You can use this case to teach what not to do in treatment (since there is no way to teach what to do), because your students will have lots of ‘understandings’ about Anna that wouldn’t help her at all, and lots of their own questions for her that have to do with their own desires, and not hers. In contrast, Porcelli wasn’t too proud to follow his treatment plan to the letter, including the expressing of confidence about the outcome, even though obviously this could end up making him look stupid, since he’d need Anna’s assistance for a positive outcome, and he couldn’t guarantee that. He picked the cognitive-behavioral technique, and he went with it. He even used the control mastery theory that’s come out of my hometown of San Francisco. Mostly this is a progress-believing theory, dependent on supposing a patient has an unconscious agenda toward mental health, and that the patient will pose tests to her analyst, which if passed adequately by her analyst will lead her to pose higher tests, which will eventually lead her to better and better mental health. Whatever the shortcomings of this theory, it is useful as a technique for not getting in the way of your patient. The theory may be arrogant, but the treatment depends on allowing the patient to win, because passing the test means not falling into the patient’s trap for the analyst’s narcissism, which kind of means not being fooled by the seductive ploys of a patient, and this is good for everyone to remember. It’s also a good technique to help you avoid getting into power struggles with possible obsessionals. Discerning Lacanians might even notice a similarity here with the analyst speaking from the place of the object a, as abject.
Porcelli was himself curious about what things meant, but he refrained from directing Anna to speak to his curiosity. He let her talk about whatever she liked, and he didn’t indicate his preferences to her. He gave her no suggestion that she might have to follow. Why did he give her eight more sessions? Because she’d had a setback due to a home trauma, and she needed more time. It’s part of the cognitive-behavioral plan. It’s as simple as that.

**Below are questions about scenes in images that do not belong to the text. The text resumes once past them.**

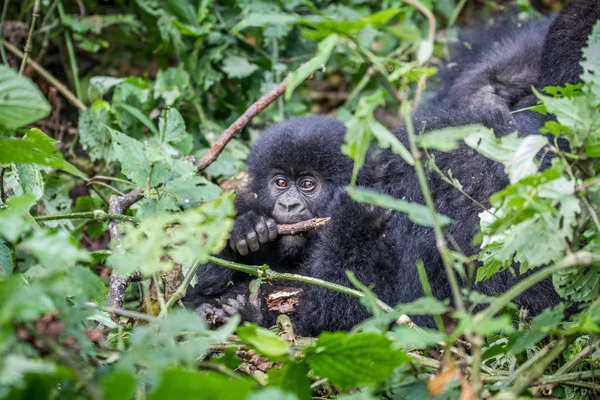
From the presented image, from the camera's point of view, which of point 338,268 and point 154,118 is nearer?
point 338,268

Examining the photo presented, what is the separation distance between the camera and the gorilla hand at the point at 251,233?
2.64 meters

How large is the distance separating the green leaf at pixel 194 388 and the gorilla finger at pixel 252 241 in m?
1.49

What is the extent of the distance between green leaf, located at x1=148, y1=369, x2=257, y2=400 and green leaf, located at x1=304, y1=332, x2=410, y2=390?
346mm

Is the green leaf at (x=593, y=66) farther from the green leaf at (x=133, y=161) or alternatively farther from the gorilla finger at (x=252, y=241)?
the gorilla finger at (x=252, y=241)

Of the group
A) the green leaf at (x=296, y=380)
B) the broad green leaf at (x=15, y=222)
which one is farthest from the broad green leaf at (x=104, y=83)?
the green leaf at (x=296, y=380)

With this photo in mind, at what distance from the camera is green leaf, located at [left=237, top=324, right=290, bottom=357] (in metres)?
1.42

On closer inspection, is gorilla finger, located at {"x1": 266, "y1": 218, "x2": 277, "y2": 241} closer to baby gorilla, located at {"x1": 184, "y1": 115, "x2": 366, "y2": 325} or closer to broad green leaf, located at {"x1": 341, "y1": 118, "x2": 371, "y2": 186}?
baby gorilla, located at {"x1": 184, "y1": 115, "x2": 366, "y2": 325}

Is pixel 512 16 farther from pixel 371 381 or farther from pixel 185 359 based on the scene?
pixel 185 359

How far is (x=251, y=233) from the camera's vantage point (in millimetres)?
2656

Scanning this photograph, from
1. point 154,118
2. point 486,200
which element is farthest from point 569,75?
point 154,118

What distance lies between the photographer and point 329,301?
7.90 ft

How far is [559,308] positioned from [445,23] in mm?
3749

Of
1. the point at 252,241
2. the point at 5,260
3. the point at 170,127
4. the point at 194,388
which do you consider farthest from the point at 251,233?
the point at 194,388

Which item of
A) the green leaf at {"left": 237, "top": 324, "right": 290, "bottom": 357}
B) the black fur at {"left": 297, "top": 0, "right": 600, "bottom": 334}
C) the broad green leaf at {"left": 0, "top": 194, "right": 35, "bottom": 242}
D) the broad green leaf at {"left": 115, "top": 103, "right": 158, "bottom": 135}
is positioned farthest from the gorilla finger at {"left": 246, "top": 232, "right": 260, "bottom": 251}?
the broad green leaf at {"left": 0, "top": 194, "right": 35, "bottom": 242}
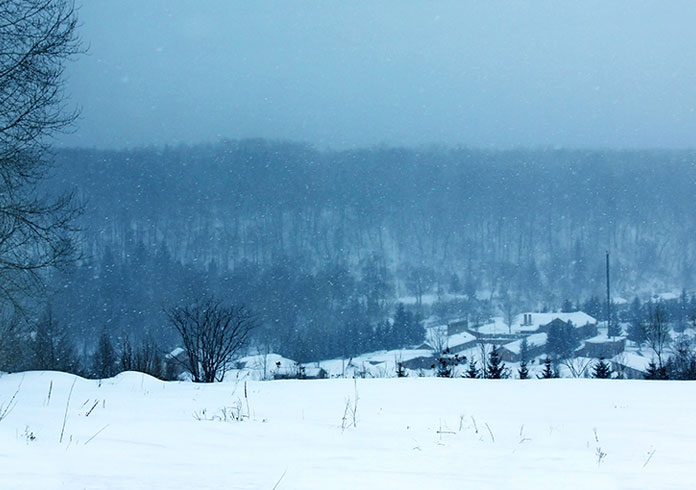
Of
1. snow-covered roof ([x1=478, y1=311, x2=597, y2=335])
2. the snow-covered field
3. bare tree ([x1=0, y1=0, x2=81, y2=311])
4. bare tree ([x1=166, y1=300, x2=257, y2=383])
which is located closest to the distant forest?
snow-covered roof ([x1=478, y1=311, x2=597, y2=335])

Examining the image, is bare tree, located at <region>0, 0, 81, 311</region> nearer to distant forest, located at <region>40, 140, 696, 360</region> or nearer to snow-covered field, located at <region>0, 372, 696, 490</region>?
snow-covered field, located at <region>0, 372, 696, 490</region>

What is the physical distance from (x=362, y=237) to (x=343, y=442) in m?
159

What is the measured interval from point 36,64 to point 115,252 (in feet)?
411

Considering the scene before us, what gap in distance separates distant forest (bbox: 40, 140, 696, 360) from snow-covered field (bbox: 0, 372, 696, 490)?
87908mm

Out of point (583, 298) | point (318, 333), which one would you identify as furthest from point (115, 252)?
point (583, 298)

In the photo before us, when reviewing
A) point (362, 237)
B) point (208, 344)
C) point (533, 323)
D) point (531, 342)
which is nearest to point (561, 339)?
point (531, 342)

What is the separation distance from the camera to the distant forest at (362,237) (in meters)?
118

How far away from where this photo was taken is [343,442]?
4715 mm

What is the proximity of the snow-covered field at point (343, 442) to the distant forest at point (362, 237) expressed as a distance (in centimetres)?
8791

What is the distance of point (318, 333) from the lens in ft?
349

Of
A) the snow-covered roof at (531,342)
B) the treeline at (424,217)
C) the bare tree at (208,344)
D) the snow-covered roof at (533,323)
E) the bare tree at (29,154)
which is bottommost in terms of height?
the snow-covered roof at (531,342)

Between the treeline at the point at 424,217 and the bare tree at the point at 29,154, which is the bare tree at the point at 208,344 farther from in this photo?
the treeline at the point at 424,217

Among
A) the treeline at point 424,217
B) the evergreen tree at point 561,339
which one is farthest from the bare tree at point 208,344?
the treeline at point 424,217

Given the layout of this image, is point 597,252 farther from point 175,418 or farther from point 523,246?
point 175,418
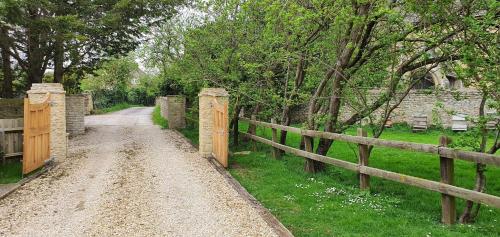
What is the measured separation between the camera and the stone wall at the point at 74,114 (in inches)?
715

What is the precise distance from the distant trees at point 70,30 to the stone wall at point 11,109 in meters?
1.71

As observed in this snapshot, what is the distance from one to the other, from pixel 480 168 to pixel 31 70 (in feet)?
50.2

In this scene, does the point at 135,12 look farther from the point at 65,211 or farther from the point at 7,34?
the point at 65,211

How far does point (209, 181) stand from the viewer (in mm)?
8766

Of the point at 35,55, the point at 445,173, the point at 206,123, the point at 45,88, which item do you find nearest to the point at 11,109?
the point at 35,55

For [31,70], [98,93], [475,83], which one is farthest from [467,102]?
[98,93]

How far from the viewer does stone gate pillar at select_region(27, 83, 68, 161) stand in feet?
36.0

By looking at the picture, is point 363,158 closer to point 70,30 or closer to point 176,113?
point 70,30

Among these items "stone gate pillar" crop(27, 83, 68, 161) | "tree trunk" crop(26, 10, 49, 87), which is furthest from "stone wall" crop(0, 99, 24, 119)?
"stone gate pillar" crop(27, 83, 68, 161)

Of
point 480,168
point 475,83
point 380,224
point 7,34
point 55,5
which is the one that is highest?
point 55,5

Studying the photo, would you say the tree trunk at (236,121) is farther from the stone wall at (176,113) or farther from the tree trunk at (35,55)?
the stone wall at (176,113)

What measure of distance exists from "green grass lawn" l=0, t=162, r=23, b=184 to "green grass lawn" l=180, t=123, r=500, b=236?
456 centimetres

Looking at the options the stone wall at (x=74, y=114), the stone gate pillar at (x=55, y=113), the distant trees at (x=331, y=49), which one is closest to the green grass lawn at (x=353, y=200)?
the distant trees at (x=331, y=49)

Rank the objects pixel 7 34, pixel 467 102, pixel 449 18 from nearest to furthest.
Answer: pixel 449 18, pixel 7 34, pixel 467 102
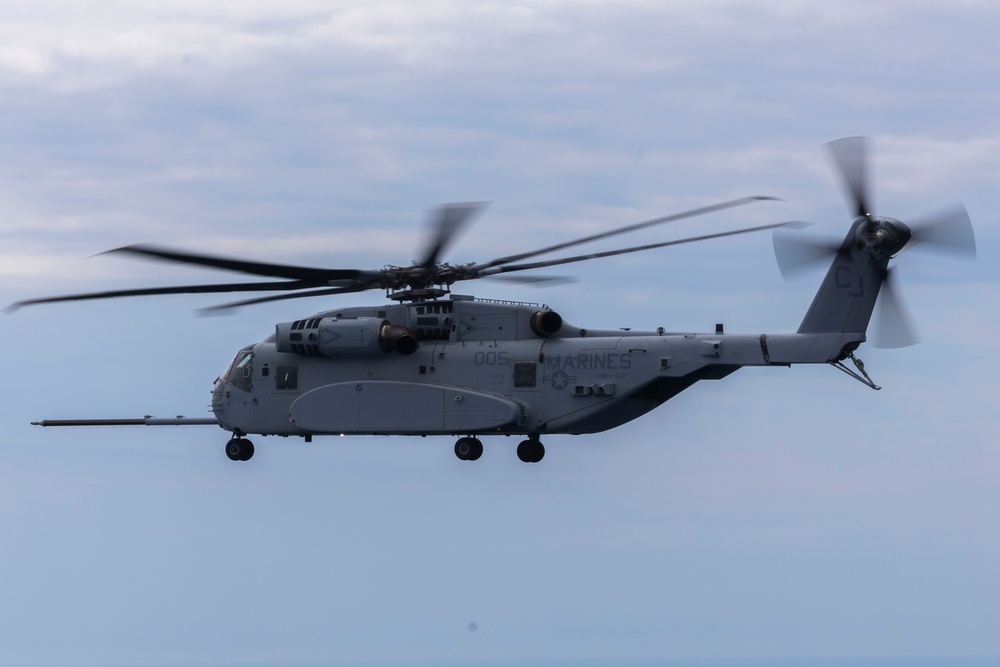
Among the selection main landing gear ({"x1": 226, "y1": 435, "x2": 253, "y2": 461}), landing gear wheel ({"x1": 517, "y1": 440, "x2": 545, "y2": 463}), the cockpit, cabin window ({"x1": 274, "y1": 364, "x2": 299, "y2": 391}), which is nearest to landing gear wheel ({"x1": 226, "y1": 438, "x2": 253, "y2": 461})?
main landing gear ({"x1": 226, "y1": 435, "x2": 253, "y2": 461})

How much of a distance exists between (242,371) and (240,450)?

As to his psychoanalytic thoughts, he told us about some of them, but he blessedly kept them from Anna. He didn’t burden Anna with his passions, and she still has no idea how he thinks about her. Why did she get better? Here you can think lots of things, but I’d say she came to learn what she needed to know. She learned it, and at the same time she discovered that there was more to her than she’d originally thought, meaning that at least part of her was an unknown. This kind of ‘knowledge’ is indeed psychoanalytic, and ‘understanding’ it is no help. Porcelli didn’t get in the way of her learning this truth.
 Psicoterapia e Scienze Umane, 4/1993, p. 118.
 Remaining on the debate on Kernberg’s work in Int. J. Psychoanal., 2/2000, also available on Internet site http://ijpa.org/archives1.htm, and in chapter 4 of my own book Terapia psicoanalitica, I present here Gill’s proposal, which I think solves coherently this age-old classifying question, not by chance using non-descriptive but intrinsic criteria, i.e. criteria linked to theory.
 See Moderato P., A behavior analyst in the land of behavior therapy, or the evolution of behavior science. In E. Sanavio, editor, Behavior and Cognitive Therapy Today. Oxford: Pergamon, 1998; Moderato P. & Ziino M.L., Dall’essere al divenire ovvero l’evoluzione del paradigma comportamentista. In P. Di Blasio, ed., Contesti interattivi e modelli di sviluppo. Milan: Cortina, 1995)
 Stanley B. Messer & Bruce E. Wampold, 2002, Let’s Face Facts: Common Factors Are More Potent Than Specific Therapy Ingredients. Clinical Psychology: Science and Practice, 9: 21-25.